We already knew TechCrunch engaged in plenty of casual sexism. We just didn't know that that casual sexism could border more on Men's Rights activism. On Thursday, the site published a confused "parody" post regarding a new Silicon Valley-based startup, ManServants, which allows people to rent -- you guessed it! -- male servants to do their bidding for $125. Let's start by saying this: ManServants is sexist -- but not for the reasons TechCrunch offers. The reasons TechCrunch offers are bad. The reasons ManServants is actually sexist are also bad, but we'll get to those in a bit.
TechCrunch first covered the startup in a straightforward profile of the company on Wednesday, in which writer Sarah Buhr interviewed one of ManServants' cofounders while taking advantage of the service. Seeing the coverage and ManServants itself as problematic, TechCrunch senior editor Matt Burns then stepped in and decided to show everyone how sexist this sexist concept is, by replacing all gendered references in the original article with female pronouns -- swapping "man" for "woman," "he" for "she," so on and so forth. And thus it should have been clear to everyone that ManServants is a sexist concept.

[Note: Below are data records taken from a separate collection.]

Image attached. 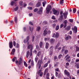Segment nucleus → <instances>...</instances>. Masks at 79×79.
<instances>
[{
    "label": "nucleus",
    "mask_w": 79,
    "mask_h": 79,
    "mask_svg": "<svg viewBox=\"0 0 79 79\" xmlns=\"http://www.w3.org/2000/svg\"><path fill=\"white\" fill-rule=\"evenodd\" d=\"M47 11H46V13L47 14H48L49 13V12H50V11L52 10V6L50 5H48L46 9Z\"/></svg>",
    "instance_id": "obj_1"
},
{
    "label": "nucleus",
    "mask_w": 79,
    "mask_h": 79,
    "mask_svg": "<svg viewBox=\"0 0 79 79\" xmlns=\"http://www.w3.org/2000/svg\"><path fill=\"white\" fill-rule=\"evenodd\" d=\"M60 45V42L57 43L56 46L55 47V49L56 50H57L58 52H59L60 50L61 49V47H59ZM59 47V48H58Z\"/></svg>",
    "instance_id": "obj_2"
},
{
    "label": "nucleus",
    "mask_w": 79,
    "mask_h": 79,
    "mask_svg": "<svg viewBox=\"0 0 79 79\" xmlns=\"http://www.w3.org/2000/svg\"><path fill=\"white\" fill-rule=\"evenodd\" d=\"M70 56H69V55L67 54L65 57V58H66L65 60L66 61H67V62H70L71 61V59H69L70 58Z\"/></svg>",
    "instance_id": "obj_3"
},
{
    "label": "nucleus",
    "mask_w": 79,
    "mask_h": 79,
    "mask_svg": "<svg viewBox=\"0 0 79 79\" xmlns=\"http://www.w3.org/2000/svg\"><path fill=\"white\" fill-rule=\"evenodd\" d=\"M42 63V59L40 60L38 62L37 64L39 65L38 69H39L41 67V64Z\"/></svg>",
    "instance_id": "obj_4"
},
{
    "label": "nucleus",
    "mask_w": 79,
    "mask_h": 79,
    "mask_svg": "<svg viewBox=\"0 0 79 79\" xmlns=\"http://www.w3.org/2000/svg\"><path fill=\"white\" fill-rule=\"evenodd\" d=\"M43 9V8L42 7H41L39 9V10L38 11L37 13L39 15H42V9Z\"/></svg>",
    "instance_id": "obj_5"
},
{
    "label": "nucleus",
    "mask_w": 79,
    "mask_h": 79,
    "mask_svg": "<svg viewBox=\"0 0 79 79\" xmlns=\"http://www.w3.org/2000/svg\"><path fill=\"white\" fill-rule=\"evenodd\" d=\"M28 49H30V52H32L33 50V45L32 44H30L27 47Z\"/></svg>",
    "instance_id": "obj_6"
},
{
    "label": "nucleus",
    "mask_w": 79,
    "mask_h": 79,
    "mask_svg": "<svg viewBox=\"0 0 79 79\" xmlns=\"http://www.w3.org/2000/svg\"><path fill=\"white\" fill-rule=\"evenodd\" d=\"M29 40V36H28L26 38V39L24 40V42L25 44L27 43Z\"/></svg>",
    "instance_id": "obj_7"
},
{
    "label": "nucleus",
    "mask_w": 79,
    "mask_h": 79,
    "mask_svg": "<svg viewBox=\"0 0 79 79\" xmlns=\"http://www.w3.org/2000/svg\"><path fill=\"white\" fill-rule=\"evenodd\" d=\"M59 37V33H56V34H54L53 35V37H56V38H58Z\"/></svg>",
    "instance_id": "obj_8"
},
{
    "label": "nucleus",
    "mask_w": 79,
    "mask_h": 79,
    "mask_svg": "<svg viewBox=\"0 0 79 79\" xmlns=\"http://www.w3.org/2000/svg\"><path fill=\"white\" fill-rule=\"evenodd\" d=\"M64 73L68 77H69V74H70L69 73V72L67 71V70H66V69L64 70Z\"/></svg>",
    "instance_id": "obj_9"
},
{
    "label": "nucleus",
    "mask_w": 79,
    "mask_h": 79,
    "mask_svg": "<svg viewBox=\"0 0 79 79\" xmlns=\"http://www.w3.org/2000/svg\"><path fill=\"white\" fill-rule=\"evenodd\" d=\"M50 43H51V44H53L55 43V40L53 38H52L50 40Z\"/></svg>",
    "instance_id": "obj_10"
},
{
    "label": "nucleus",
    "mask_w": 79,
    "mask_h": 79,
    "mask_svg": "<svg viewBox=\"0 0 79 79\" xmlns=\"http://www.w3.org/2000/svg\"><path fill=\"white\" fill-rule=\"evenodd\" d=\"M68 12H65V13H64L63 15L64 19H66L67 18V15H68Z\"/></svg>",
    "instance_id": "obj_11"
},
{
    "label": "nucleus",
    "mask_w": 79,
    "mask_h": 79,
    "mask_svg": "<svg viewBox=\"0 0 79 79\" xmlns=\"http://www.w3.org/2000/svg\"><path fill=\"white\" fill-rule=\"evenodd\" d=\"M48 34V32L45 29L44 32H43V35L44 36H45L46 35H47Z\"/></svg>",
    "instance_id": "obj_12"
},
{
    "label": "nucleus",
    "mask_w": 79,
    "mask_h": 79,
    "mask_svg": "<svg viewBox=\"0 0 79 79\" xmlns=\"http://www.w3.org/2000/svg\"><path fill=\"white\" fill-rule=\"evenodd\" d=\"M9 48H12V47H13V42H10L9 43Z\"/></svg>",
    "instance_id": "obj_13"
},
{
    "label": "nucleus",
    "mask_w": 79,
    "mask_h": 79,
    "mask_svg": "<svg viewBox=\"0 0 79 79\" xmlns=\"http://www.w3.org/2000/svg\"><path fill=\"white\" fill-rule=\"evenodd\" d=\"M15 51H16V50H15V49H14V48L13 49L11 52V55H15Z\"/></svg>",
    "instance_id": "obj_14"
},
{
    "label": "nucleus",
    "mask_w": 79,
    "mask_h": 79,
    "mask_svg": "<svg viewBox=\"0 0 79 79\" xmlns=\"http://www.w3.org/2000/svg\"><path fill=\"white\" fill-rule=\"evenodd\" d=\"M71 39V37L70 36H69V35H68L67 37H66L65 38V39L66 40H69V39Z\"/></svg>",
    "instance_id": "obj_15"
},
{
    "label": "nucleus",
    "mask_w": 79,
    "mask_h": 79,
    "mask_svg": "<svg viewBox=\"0 0 79 79\" xmlns=\"http://www.w3.org/2000/svg\"><path fill=\"white\" fill-rule=\"evenodd\" d=\"M71 29V27H70V26H69L68 27H67L65 28V30H66V31H69L70 29Z\"/></svg>",
    "instance_id": "obj_16"
},
{
    "label": "nucleus",
    "mask_w": 79,
    "mask_h": 79,
    "mask_svg": "<svg viewBox=\"0 0 79 79\" xmlns=\"http://www.w3.org/2000/svg\"><path fill=\"white\" fill-rule=\"evenodd\" d=\"M52 11L53 12L54 15H56V14H57V12H58V10H56L54 9H53Z\"/></svg>",
    "instance_id": "obj_17"
},
{
    "label": "nucleus",
    "mask_w": 79,
    "mask_h": 79,
    "mask_svg": "<svg viewBox=\"0 0 79 79\" xmlns=\"http://www.w3.org/2000/svg\"><path fill=\"white\" fill-rule=\"evenodd\" d=\"M30 53L29 51H27L26 54V58H28V57H29Z\"/></svg>",
    "instance_id": "obj_18"
},
{
    "label": "nucleus",
    "mask_w": 79,
    "mask_h": 79,
    "mask_svg": "<svg viewBox=\"0 0 79 79\" xmlns=\"http://www.w3.org/2000/svg\"><path fill=\"white\" fill-rule=\"evenodd\" d=\"M39 46L40 48H42L43 47V43L42 41H40L39 43Z\"/></svg>",
    "instance_id": "obj_19"
},
{
    "label": "nucleus",
    "mask_w": 79,
    "mask_h": 79,
    "mask_svg": "<svg viewBox=\"0 0 79 79\" xmlns=\"http://www.w3.org/2000/svg\"><path fill=\"white\" fill-rule=\"evenodd\" d=\"M50 77V74H49V73H48L46 74V79H50V78H49V77Z\"/></svg>",
    "instance_id": "obj_20"
},
{
    "label": "nucleus",
    "mask_w": 79,
    "mask_h": 79,
    "mask_svg": "<svg viewBox=\"0 0 79 79\" xmlns=\"http://www.w3.org/2000/svg\"><path fill=\"white\" fill-rule=\"evenodd\" d=\"M48 69H46L45 70L44 72V75L45 76L46 75V74H47V73H48Z\"/></svg>",
    "instance_id": "obj_21"
},
{
    "label": "nucleus",
    "mask_w": 79,
    "mask_h": 79,
    "mask_svg": "<svg viewBox=\"0 0 79 79\" xmlns=\"http://www.w3.org/2000/svg\"><path fill=\"white\" fill-rule=\"evenodd\" d=\"M36 7H39L40 6V2H38L36 4Z\"/></svg>",
    "instance_id": "obj_22"
},
{
    "label": "nucleus",
    "mask_w": 79,
    "mask_h": 79,
    "mask_svg": "<svg viewBox=\"0 0 79 79\" xmlns=\"http://www.w3.org/2000/svg\"><path fill=\"white\" fill-rule=\"evenodd\" d=\"M30 31H31V32H32L33 31V30H34V28L33 27H29Z\"/></svg>",
    "instance_id": "obj_23"
},
{
    "label": "nucleus",
    "mask_w": 79,
    "mask_h": 79,
    "mask_svg": "<svg viewBox=\"0 0 79 79\" xmlns=\"http://www.w3.org/2000/svg\"><path fill=\"white\" fill-rule=\"evenodd\" d=\"M49 46V44H48V43H46V46H45L46 48H48V47Z\"/></svg>",
    "instance_id": "obj_24"
},
{
    "label": "nucleus",
    "mask_w": 79,
    "mask_h": 79,
    "mask_svg": "<svg viewBox=\"0 0 79 79\" xmlns=\"http://www.w3.org/2000/svg\"><path fill=\"white\" fill-rule=\"evenodd\" d=\"M36 49L38 50H40V47L38 45H36Z\"/></svg>",
    "instance_id": "obj_25"
},
{
    "label": "nucleus",
    "mask_w": 79,
    "mask_h": 79,
    "mask_svg": "<svg viewBox=\"0 0 79 79\" xmlns=\"http://www.w3.org/2000/svg\"><path fill=\"white\" fill-rule=\"evenodd\" d=\"M46 3H47V2H46V1H44V2H43L42 4L43 6H45V5Z\"/></svg>",
    "instance_id": "obj_26"
},
{
    "label": "nucleus",
    "mask_w": 79,
    "mask_h": 79,
    "mask_svg": "<svg viewBox=\"0 0 79 79\" xmlns=\"http://www.w3.org/2000/svg\"><path fill=\"white\" fill-rule=\"evenodd\" d=\"M31 65L32 66H34V61H33V60H32L31 61Z\"/></svg>",
    "instance_id": "obj_27"
},
{
    "label": "nucleus",
    "mask_w": 79,
    "mask_h": 79,
    "mask_svg": "<svg viewBox=\"0 0 79 79\" xmlns=\"http://www.w3.org/2000/svg\"><path fill=\"white\" fill-rule=\"evenodd\" d=\"M15 23H17L18 22V18H17V17H15Z\"/></svg>",
    "instance_id": "obj_28"
},
{
    "label": "nucleus",
    "mask_w": 79,
    "mask_h": 79,
    "mask_svg": "<svg viewBox=\"0 0 79 79\" xmlns=\"http://www.w3.org/2000/svg\"><path fill=\"white\" fill-rule=\"evenodd\" d=\"M68 50H65L64 51V53L65 55H66V54H68Z\"/></svg>",
    "instance_id": "obj_29"
},
{
    "label": "nucleus",
    "mask_w": 79,
    "mask_h": 79,
    "mask_svg": "<svg viewBox=\"0 0 79 79\" xmlns=\"http://www.w3.org/2000/svg\"><path fill=\"white\" fill-rule=\"evenodd\" d=\"M41 55V52H40V51H39L38 53L37 56H40Z\"/></svg>",
    "instance_id": "obj_30"
},
{
    "label": "nucleus",
    "mask_w": 79,
    "mask_h": 79,
    "mask_svg": "<svg viewBox=\"0 0 79 79\" xmlns=\"http://www.w3.org/2000/svg\"><path fill=\"white\" fill-rule=\"evenodd\" d=\"M76 51H77V52H79V47H77V46H76Z\"/></svg>",
    "instance_id": "obj_31"
},
{
    "label": "nucleus",
    "mask_w": 79,
    "mask_h": 79,
    "mask_svg": "<svg viewBox=\"0 0 79 79\" xmlns=\"http://www.w3.org/2000/svg\"><path fill=\"white\" fill-rule=\"evenodd\" d=\"M66 66H65L66 68H67V67H68V66H69V63L67 62L66 63Z\"/></svg>",
    "instance_id": "obj_32"
},
{
    "label": "nucleus",
    "mask_w": 79,
    "mask_h": 79,
    "mask_svg": "<svg viewBox=\"0 0 79 79\" xmlns=\"http://www.w3.org/2000/svg\"><path fill=\"white\" fill-rule=\"evenodd\" d=\"M40 27H38L37 28V31H40Z\"/></svg>",
    "instance_id": "obj_33"
},
{
    "label": "nucleus",
    "mask_w": 79,
    "mask_h": 79,
    "mask_svg": "<svg viewBox=\"0 0 79 79\" xmlns=\"http://www.w3.org/2000/svg\"><path fill=\"white\" fill-rule=\"evenodd\" d=\"M18 10V6H16L14 9V10L15 11H16Z\"/></svg>",
    "instance_id": "obj_34"
},
{
    "label": "nucleus",
    "mask_w": 79,
    "mask_h": 79,
    "mask_svg": "<svg viewBox=\"0 0 79 79\" xmlns=\"http://www.w3.org/2000/svg\"><path fill=\"white\" fill-rule=\"evenodd\" d=\"M50 40V39L48 38H44L45 41H47V40Z\"/></svg>",
    "instance_id": "obj_35"
},
{
    "label": "nucleus",
    "mask_w": 79,
    "mask_h": 79,
    "mask_svg": "<svg viewBox=\"0 0 79 79\" xmlns=\"http://www.w3.org/2000/svg\"><path fill=\"white\" fill-rule=\"evenodd\" d=\"M59 29V25L56 26V30L58 31Z\"/></svg>",
    "instance_id": "obj_36"
},
{
    "label": "nucleus",
    "mask_w": 79,
    "mask_h": 79,
    "mask_svg": "<svg viewBox=\"0 0 79 79\" xmlns=\"http://www.w3.org/2000/svg\"><path fill=\"white\" fill-rule=\"evenodd\" d=\"M48 66V63H46L44 66V68H46Z\"/></svg>",
    "instance_id": "obj_37"
},
{
    "label": "nucleus",
    "mask_w": 79,
    "mask_h": 79,
    "mask_svg": "<svg viewBox=\"0 0 79 79\" xmlns=\"http://www.w3.org/2000/svg\"><path fill=\"white\" fill-rule=\"evenodd\" d=\"M15 4V2L12 1L10 3V5L11 6H13V5Z\"/></svg>",
    "instance_id": "obj_38"
},
{
    "label": "nucleus",
    "mask_w": 79,
    "mask_h": 79,
    "mask_svg": "<svg viewBox=\"0 0 79 79\" xmlns=\"http://www.w3.org/2000/svg\"><path fill=\"white\" fill-rule=\"evenodd\" d=\"M23 1H20L19 2L20 6H22L23 5Z\"/></svg>",
    "instance_id": "obj_39"
},
{
    "label": "nucleus",
    "mask_w": 79,
    "mask_h": 79,
    "mask_svg": "<svg viewBox=\"0 0 79 79\" xmlns=\"http://www.w3.org/2000/svg\"><path fill=\"white\" fill-rule=\"evenodd\" d=\"M75 66L77 67V69H79V64H77L75 65Z\"/></svg>",
    "instance_id": "obj_40"
},
{
    "label": "nucleus",
    "mask_w": 79,
    "mask_h": 79,
    "mask_svg": "<svg viewBox=\"0 0 79 79\" xmlns=\"http://www.w3.org/2000/svg\"><path fill=\"white\" fill-rule=\"evenodd\" d=\"M24 64L26 67H27V64L26 63V62L25 61H24Z\"/></svg>",
    "instance_id": "obj_41"
},
{
    "label": "nucleus",
    "mask_w": 79,
    "mask_h": 79,
    "mask_svg": "<svg viewBox=\"0 0 79 79\" xmlns=\"http://www.w3.org/2000/svg\"><path fill=\"white\" fill-rule=\"evenodd\" d=\"M73 13H75L76 12V9H73Z\"/></svg>",
    "instance_id": "obj_42"
},
{
    "label": "nucleus",
    "mask_w": 79,
    "mask_h": 79,
    "mask_svg": "<svg viewBox=\"0 0 79 79\" xmlns=\"http://www.w3.org/2000/svg\"><path fill=\"white\" fill-rule=\"evenodd\" d=\"M62 54H60L58 56V59H59L60 60V58H61V57L62 56Z\"/></svg>",
    "instance_id": "obj_43"
},
{
    "label": "nucleus",
    "mask_w": 79,
    "mask_h": 79,
    "mask_svg": "<svg viewBox=\"0 0 79 79\" xmlns=\"http://www.w3.org/2000/svg\"><path fill=\"white\" fill-rule=\"evenodd\" d=\"M49 49H50L51 51H52V50H53V46H52Z\"/></svg>",
    "instance_id": "obj_44"
},
{
    "label": "nucleus",
    "mask_w": 79,
    "mask_h": 79,
    "mask_svg": "<svg viewBox=\"0 0 79 79\" xmlns=\"http://www.w3.org/2000/svg\"><path fill=\"white\" fill-rule=\"evenodd\" d=\"M64 24H67V23H68V21H67V20H66L64 21Z\"/></svg>",
    "instance_id": "obj_45"
},
{
    "label": "nucleus",
    "mask_w": 79,
    "mask_h": 79,
    "mask_svg": "<svg viewBox=\"0 0 79 79\" xmlns=\"http://www.w3.org/2000/svg\"><path fill=\"white\" fill-rule=\"evenodd\" d=\"M27 8L28 10H32V7H28Z\"/></svg>",
    "instance_id": "obj_46"
},
{
    "label": "nucleus",
    "mask_w": 79,
    "mask_h": 79,
    "mask_svg": "<svg viewBox=\"0 0 79 79\" xmlns=\"http://www.w3.org/2000/svg\"><path fill=\"white\" fill-rule=\"evenodd\" d=\"M56 72H59V71H60V70L59 69V68H57L55 69Z\"/></svg>",
    "instance_id": "obj_47"
},
{
    "label": "nucleus",
    "mask_w": 79,
    "mask_h": 79,
    "mask_svg": "<svg viewBox=\"0 0 79 79\" xmlns=\"http://www.w3.org/2000/svg\"><path fill=\"white\" fill-rule=\"evenodd\" d=\"M16 59V57H14V58L12 59V61L13 62H14L15 61V60Z\"/></svg>",
    "instance_id": "obj_48"
},
{
    "label": "nucleus",
    "mask_w": 79,
    "mask_h": 79,
    "mask_svg": "<svg viewBox=\"0 0 79 79\" xmlns=\"http://www.w3.org/2000/svg\"><path fill=\"white\" fill-rule=\"evenodd\" d=\"M56 77H58V73L57 72H56Z\"/></svg>",
    "instance_id": "obj_49"
},
{
    "label": "nucleus",
    "mask_w": 79,
    "mask_h": 79,
    "mask_svg": "<svg viewBox=\"0 0 79 79\" xmlns=\"http://www.w3.org/2000/svg\"><path fill=\"white\" fill-rule=\"evenodd\" d=\"M37 11H38V9L37 8H35L34 10V12H37Z\"/></svg>",
    "instance_id": "obj_50"
},
{
    "label": "nucleus",
    "mask_w": 79,
    "mask_h": 79,
    "mask_svg": "<svg viewBox=\"0 0 79 79\" xmlns=\"http://www.w3.org/2000/svg\"><path fill=\"white\" fill-rule=\"evenodd\" d=\"M13 45L14 46V47L16 46V42L15 41H13Z\"/></svg>",
    "instance_id": "obj_51"
},
{
    "label": "nucleus",
    "mask_w": 79,
    "mask_h": 79,
    "mask_svg": "<svg viewBox=\"0 0 79 79\" xmlns=\"http://www.w3.org/2000/svg\"><path fill=\"white\" fill-rule=\"evenodd\" d=\"M56 64H55L54 65V67H55V68H57V67L58 66V63L57 62L56 63Z\"/></svg>",
    "instance_id": "obj_52"
},
{
    "label": "nucleus",
    "mask_w": 79,
    "mask_h": 79,
    "mask_svg": "<svg viewBox=\"0 0 79 79\" xmlns=\"http://www.w3.org/2000/svg\"><path fill=\"white\" fill-rule=\"evenodd\" d=\"M34 39H35V37H34V36H33L32 40V42H34Z\"/></svg>",
    "instance_id": "obj_53"
},
{
    "label": "nucleus",
    "mask_w": 79,
    "mask_h": 79,
    "mask_svg": "<svg viewBox=\"0 0 79 79\" xmlns=\"http://www.w3.org/2000/svg\"><path fill=\"white\" fill-rule=\"evenodd\" d=\"M69 21L70 23H73V19H69Z\"/></svg>",
    "instance_id": "obj_54"
},
{
    "label": "nucleus",
    "mask_w": 79,
    "mask_h": 79,
    "mask_svg": "<svg viewBox=\"0 0 79 79\" xmlns=\"http://www.w3.org/2000/svg\"><path fill=\"white\" fill-rule=\"evenodd\" d=\"M52 19H54V20H55V19H56V18L55 17V16H53L52 17Z\"/></svg>",
    "instance_id": "obj_55"
},
{
    "label": "nucleus",
    "mask_w": 79,
    "mask_h": 79,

But wait -- in case someone confused what was going on, Burns offered an editor's note to explain his plan to unmask all this problematic male oppression, which is where things got tricky:
Editor’s Note: Yesterday, we ran a story about a new startup called ManServants, which facilitates the rental of “hot men” for $125. As most of the commenters note, the service is incredibly sexist and has no place in a society striving for gender equality.
To examine my thoughts towards the service I took the original post and swapped every instance of a gendered noun. “Man” became “woman.” “Guy” became “girl.” “ManServants” became “WomanServants.” Names were changed. And the entire story become obviously sexist and obscene. Why is it okay one way and not the other? Well, it’s not. Man or woman, we all have a right to be treated as subjects, not objects.
Here's a not funny fact: Women have faced and still face systemic oppression. Institutional sexism is a real thing -- and, as Valleywag points out, is an especially real thing in the tech industry. The persistence of discrimination against women is partly due to the industry's failure (or, on a larger scale, society's failure) to recognize what sexism actually looks like; TechCrunch has illustrated the confusion ever so adroitly.
Yes, ManServants is sexist, and yes, Burns is even right to say that it isn't conducive to achieving gender equality -- because it relies on stereotypes of both genders and tries to turn sexism into some sort of $125 per hour joke. In one of the company's short promotional videos, which explains that the idea for ManServants was borne of futile attempts to make women enjoy male strippers, it's immediately clear that the cofounders are utilizing some very dated conceptions of "what women want" to reinforce the idea that the only way to get equal is to get even. Here's the clip:
The characterization of women ManServants uses is fundamentally flawed and sexist on its own; ignoring that in favor of decrying the types of historical objectification women have experienced -- but only when applied to men! -- misses the point. It also proposes a dangerous and misguided understanding of oppression that overlooks systemic discrimination against women, and which allows for that discrimination to perpetuate itself. So, congratulations, TechCrunch: You've outdone yourself by preaching to the MRA subreddits of the world. Kudos for standing up against all that sexism.